05. August 2015, 12:40 Uhr   |  Hagen Lang

Energieintensive Industrien überleben dank Ausnahmeregelungen

Die Energiewende würde energieintensiven Industrien den Garaus machen, würden die Strompreisprivilegien und Ausnahmeregelungen abgeschafft.

In Deutschland und weiteren wichtigen Industriestaaten gelten für energieintensive Branchen wie Chemie, Papier, Stahl, Aluminium, Kupfer und Textil Kostenprivilegien. Ohne diese wären die Industrien speziell in Deutschland wegen der Energiewendekosten wirtschaftlich nicht überlebensfähig.

Das Fraunhofer-Institut für System- und Innovationsforschung ISI und Ecofys untersuchten die Zusammensetzung von Strompreisen und Strompreisregulierungsansätze in Deutschland, den Niederlanden, dem Vereinigten Königreich, Frankreich, Italien, Dänemark, Kanada, USA, China, Korea und Japan. Dabei zeigt sich, dass stromintensive Großverbraucher etwa aus der metallverarbeitenden Industrie und aus der Chemieindustrie in allen Ländern die niedrigsten Strompreise, keine oder sehr reduzierte Steuern und Umlagen sowie geringe Netzentgelte, zahlen.

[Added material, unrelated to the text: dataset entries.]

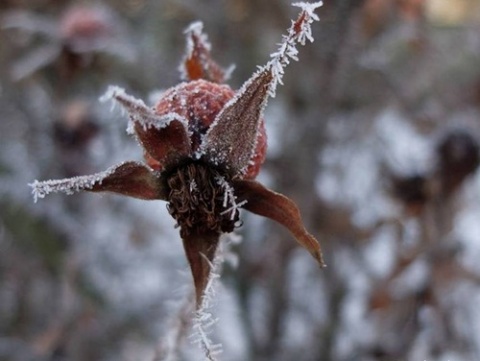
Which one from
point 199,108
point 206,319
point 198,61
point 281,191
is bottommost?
point 206,319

Für Aluminium- und Kupferhersteller, die Stahlproduktion in Elektrostahlöfen und chemische Reduktionsprozesse gelten in allen Ländern vielfältige Privilegierungskriterien, die wettbewerbsgefährdete Unternehmen von staatlich regulierten Strompreiskomponenten entlasten.

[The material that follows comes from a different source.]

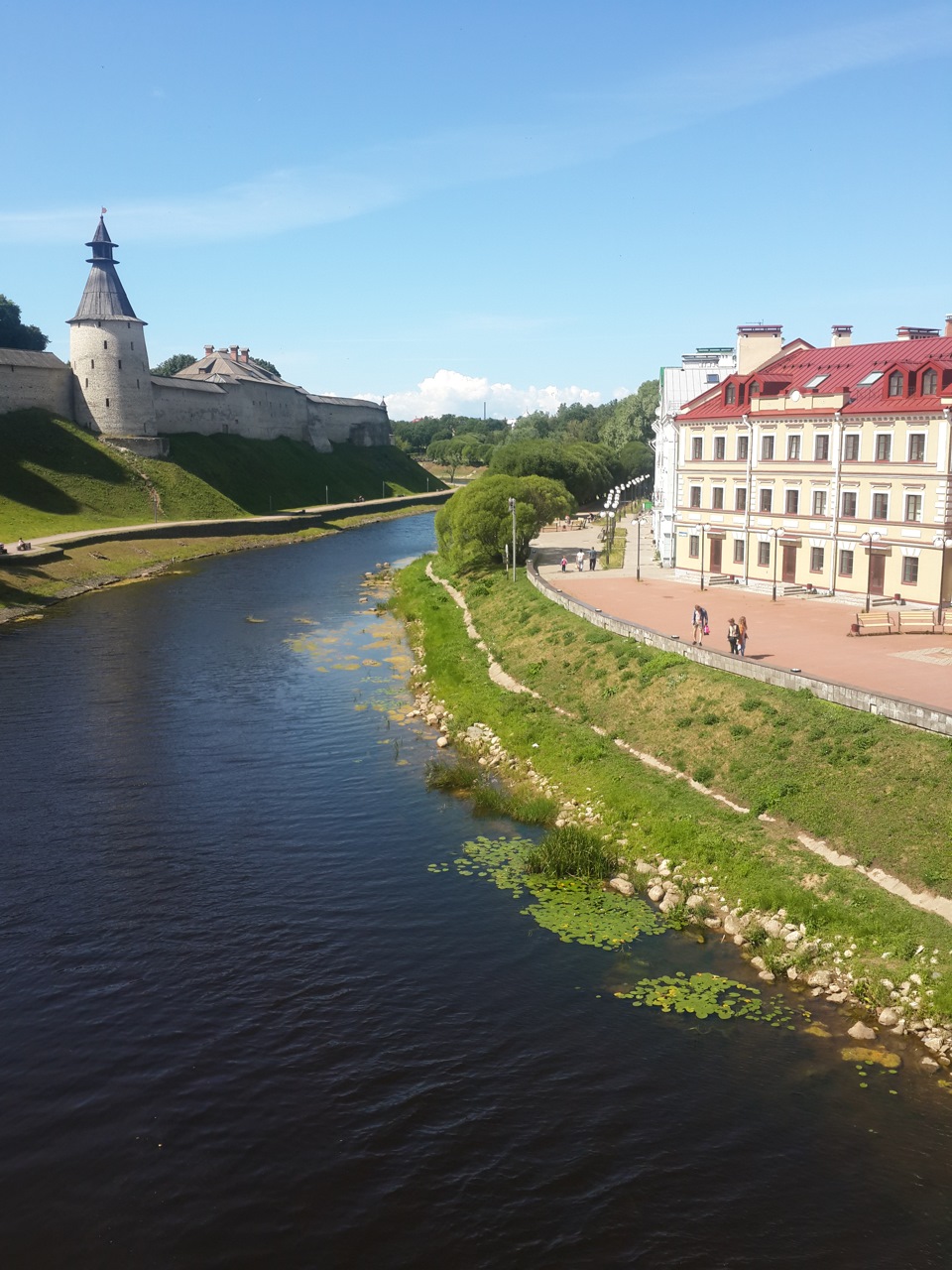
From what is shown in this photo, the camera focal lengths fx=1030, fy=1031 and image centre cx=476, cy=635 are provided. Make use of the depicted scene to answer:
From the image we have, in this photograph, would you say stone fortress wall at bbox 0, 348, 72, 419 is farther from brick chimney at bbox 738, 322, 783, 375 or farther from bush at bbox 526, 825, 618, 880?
bush at bbox 526, 825, 618, 880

Im Vergleich zu den anderen untersuchten Ländern erhebt Deutschland besonders viele und hohe Steuern und Umlagen, was die Privilegierungen entscheidend macht: Ohne diese wären die Strompreise für einzelne Unternehmen im Jahr 2014 um knapp 8 Cent pro Kilowattstunde höher gewesen. Dr. Barbara Breitschopf vom Fraunhofer ISI betont: »Ohne die besondere Ausgleichsregelung (BesAR) würde sich die Produktion von Aluminium und Chlor in Deutschland nicht lohnen und über kurz oder lang eingestellt. Dies gilt auch für viele Papierhersteller und Stahlerzeuger.«

Die Analysen zeigen darüber hinaus, dass neben den Strompreisen auch andere Standortfaktoren wie die Integration verschiedener Verarbeitungsschritte sowie die Nähe zu wichtigen Märkten bedeutsam sein können und einige Preisnachteile aufwiegen können. Ohne Ausnahmeregelungen würden die Produktpreise in der Papierindustrie und Nichteisen-Metallindustrie besonders stark steigen, um durchschnittlich fünf Prozent. Durch diese höheren Preise würde die Exportnachfrage in stromintensiven Branchen um 16 bis 18 Prozent sinken, deren Produktion kurzfristig um 11 bis 18 Prozent einbrechen.

Landesweit würden durch den Wegfall der Ausnahmeregelungen die Produktionspreise um bis zu knapp 3,5 Prozent steigen und deutsche Exporte um bis zu 0,3 Prozent (4,5 Milliarden Euro) sinken. Dadurch gingen ungefähr 104.000 Arbeitsplätze verloren, davon ca. 70.000 im Verarbeitenden Gewerbe.

Insgesamt überwiegen die gesamtwirtschaftlichen Nachteile bei Abschaffung der Ausnahmeregelungen und Privilegien, gegenüber den hierdurch erreichten Vorteilen bei den entlasteten, nicht privilegierten Verbrauchern. Die negative Gesamtwirkung bei der Abschaffung der Privilegien würde 2020 etwa 4 Milliarden Euro bzw. 0,15 Prozent des Bruttoinlandsprodukts betragen.